In a recent What We’re Reading interview, Steven talked about his new book, and why he wanted to explore Bruce Springsteen’s iconic album and how it marked a changing tide in America.
Steven described Bruce Springsteen’s efforts to connect with a mass audience and to impact culture much like Elvis, or Bob Dylan, or the Beatles. He made Born in the U.S.A. in such a way to achieve that. But, Steven noted, “when you achieve that level of success, you lose control over how you are perceived or how your music is.”
Case in point, the title track song “Born in the U.S.A.” Steven explained that Springsteen wrote the song to be critical of how America treated its veterans coming home from Vietnam, and how the country falls short of the ideals we all think it represents.
“And then the song goes out into the world and people interpret it as this sort of simple, patriotic song-- basically the opposite of what he intended,” said Steven.
Not having control over how fans interpret one’s work is something any celebrity must deal with when their popularity skyrockets, like Springsteen’s did after Born in the U.S.A. came out. “That was the record that made him the type of person where even if you didn't like Bruce Springsteen's music, you knew who he was. You recognized his name and he's basically had that level of celebrity ever since,” explained Steven.
Most of the songs on Born in the U.S.A. deal with darker topics, despite their upbeat sound, a songwriting device musicians use as a “Trojan horse.”
Steven explained, “It makes the songs richer in a lot of ways--you have this kind of catchy, anthemic music, and then you have lyrics that kind of go a little bit deeper… I think there is a Trojan horse aspect to it where if you want to sneak in more serious or profound ideas, a really good way to do that is to have music that people like and they want to hear, and that is going to get on the radio. If you have downbeat, sad, sort of anti-commercial music, it's less likely people are ever going to hear what your song is.”

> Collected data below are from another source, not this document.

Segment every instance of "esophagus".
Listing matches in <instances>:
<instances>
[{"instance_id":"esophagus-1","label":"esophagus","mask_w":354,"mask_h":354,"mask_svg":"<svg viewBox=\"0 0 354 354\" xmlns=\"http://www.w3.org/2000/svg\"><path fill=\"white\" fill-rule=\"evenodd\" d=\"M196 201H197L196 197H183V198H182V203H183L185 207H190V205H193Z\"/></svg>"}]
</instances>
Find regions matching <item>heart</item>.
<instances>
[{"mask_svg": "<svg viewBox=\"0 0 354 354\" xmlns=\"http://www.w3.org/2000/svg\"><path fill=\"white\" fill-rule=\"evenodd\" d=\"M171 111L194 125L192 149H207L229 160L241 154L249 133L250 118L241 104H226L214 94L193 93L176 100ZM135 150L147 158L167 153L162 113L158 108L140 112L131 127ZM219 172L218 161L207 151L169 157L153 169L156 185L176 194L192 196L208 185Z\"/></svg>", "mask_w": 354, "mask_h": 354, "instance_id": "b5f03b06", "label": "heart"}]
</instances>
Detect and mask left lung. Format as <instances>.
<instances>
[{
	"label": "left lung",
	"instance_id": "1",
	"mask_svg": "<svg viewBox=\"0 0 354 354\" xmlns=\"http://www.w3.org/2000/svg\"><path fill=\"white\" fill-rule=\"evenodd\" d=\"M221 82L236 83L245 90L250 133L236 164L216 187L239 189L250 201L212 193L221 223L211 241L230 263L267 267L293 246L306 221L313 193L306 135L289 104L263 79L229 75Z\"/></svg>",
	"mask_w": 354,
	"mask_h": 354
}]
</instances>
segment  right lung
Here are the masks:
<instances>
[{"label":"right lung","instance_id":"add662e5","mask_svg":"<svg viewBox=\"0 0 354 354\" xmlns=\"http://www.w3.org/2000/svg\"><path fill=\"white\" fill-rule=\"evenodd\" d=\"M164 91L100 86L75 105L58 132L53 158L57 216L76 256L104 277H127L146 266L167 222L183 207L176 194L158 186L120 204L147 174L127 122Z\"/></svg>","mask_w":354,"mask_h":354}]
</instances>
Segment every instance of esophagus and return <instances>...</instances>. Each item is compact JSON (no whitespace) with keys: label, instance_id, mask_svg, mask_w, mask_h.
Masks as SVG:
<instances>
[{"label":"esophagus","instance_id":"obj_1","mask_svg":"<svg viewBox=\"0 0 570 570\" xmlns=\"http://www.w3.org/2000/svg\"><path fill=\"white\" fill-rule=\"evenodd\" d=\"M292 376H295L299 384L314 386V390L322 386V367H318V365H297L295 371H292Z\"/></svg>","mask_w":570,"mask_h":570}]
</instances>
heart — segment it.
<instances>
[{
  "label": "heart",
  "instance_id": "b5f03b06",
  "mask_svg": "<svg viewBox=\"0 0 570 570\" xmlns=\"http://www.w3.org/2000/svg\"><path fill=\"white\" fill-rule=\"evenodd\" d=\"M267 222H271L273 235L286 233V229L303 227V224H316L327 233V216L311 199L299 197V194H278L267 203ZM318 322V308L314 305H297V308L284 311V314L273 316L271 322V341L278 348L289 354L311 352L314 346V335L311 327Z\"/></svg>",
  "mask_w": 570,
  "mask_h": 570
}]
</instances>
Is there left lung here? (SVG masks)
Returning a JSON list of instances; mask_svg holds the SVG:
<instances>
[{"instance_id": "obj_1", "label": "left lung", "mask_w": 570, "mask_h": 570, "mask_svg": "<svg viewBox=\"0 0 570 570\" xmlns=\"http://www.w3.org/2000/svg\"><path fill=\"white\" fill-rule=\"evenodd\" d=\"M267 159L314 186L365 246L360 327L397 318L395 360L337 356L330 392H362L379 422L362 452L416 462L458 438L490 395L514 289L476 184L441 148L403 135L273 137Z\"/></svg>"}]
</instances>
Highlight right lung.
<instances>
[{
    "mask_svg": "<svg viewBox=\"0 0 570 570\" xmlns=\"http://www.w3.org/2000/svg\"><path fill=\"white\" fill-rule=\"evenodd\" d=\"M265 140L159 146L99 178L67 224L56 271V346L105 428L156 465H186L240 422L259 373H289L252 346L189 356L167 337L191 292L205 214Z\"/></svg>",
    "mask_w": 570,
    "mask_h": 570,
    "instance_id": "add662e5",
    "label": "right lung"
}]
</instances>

While Born in the U.S.A was highly successful and made him a superstar, Steven speculated that Springsteen didn’t want to continue making this kind of album. He explained, “Even now, Bruce seems to have some ambivalence about Born in the U.S.A. The fact that it was such a pop success--on one hand, it was something that he aspired to, but on the other hand, it made him uncomfortable in a lot of ways.”
Steven noted that Springsteen was working on his 1982 simpler, more subdued, but critically acclaimed album Nebraska at the same time he was also working on Born in the U.S.A. The two albums are drastically different from each other and this was another reason why Steven wanted to write his book.
“He wrote all these songs on his own. And he played it into a tape recorder. And that became Nebraska. But he was also in the studio with the E Street Band just recording pretty impromptu these big sounding rock songs. It was like 2 parts of his brain working at the same time,” Steven explained.
As a music critic, Steven says his job isn’t to tell people what to think about a record. Rather, he hopes There Was Nothing You Could Do gives readers a new perspective on the Born in the U.S.A album, Bruce Springsteen, and the era.
He said, “I guess my hope would be that you can read the book and it'll be like another door that you can open into this album that you didn't already have, and it can allow you to hear this record and enjoy it, maybe in a different kind of way than you did before.”
For himself, the book was a way to re-examine the album that has profoundly shaped his life. In the preface he refers to Born in the U.S.A. as “my personal ‘big bang’ moment.”
“Springsteen influenced my worldview in ways that I didn't quite appreciate until I was writing this book and thinking about it a lot,” said Steven.